─── DATA SECTION

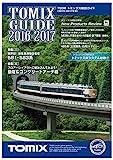 TOMIX 7038 トミックス総合ガイド 2016-2017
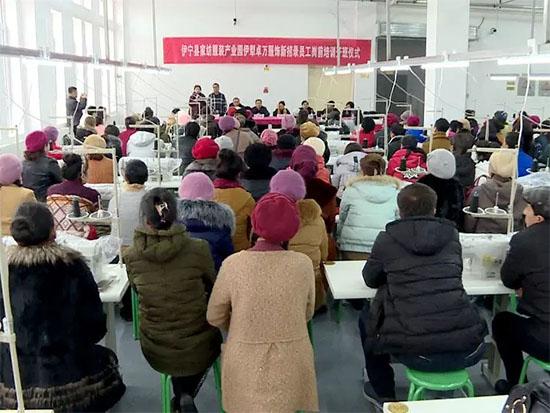 伊宁县家纺服装产业园迎来2018年首批入园新员工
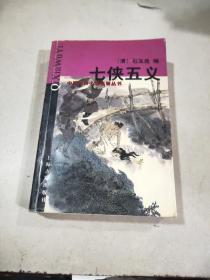 七侠五义:中国古典小说名著丛书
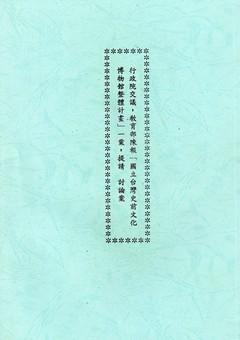 行政院交議,教育部陳報「國立臺灣史前文化博物館整體計畫」一案,提請 討論案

──────

Once the pictures are set aside, please output all the data word for word.

RESULT OF THIS EXERCISE —
 TOMIX 7038 トミックス総合ガイド 2016-2017
 伊宁县家纺服装产业园迎来2018年首批入园新员工
 七侠五义:中国古典小说名著丛书
 行政院交議,教育部陳報「國立臺灣史前文化博物館整體計畫」一案,提請 討論案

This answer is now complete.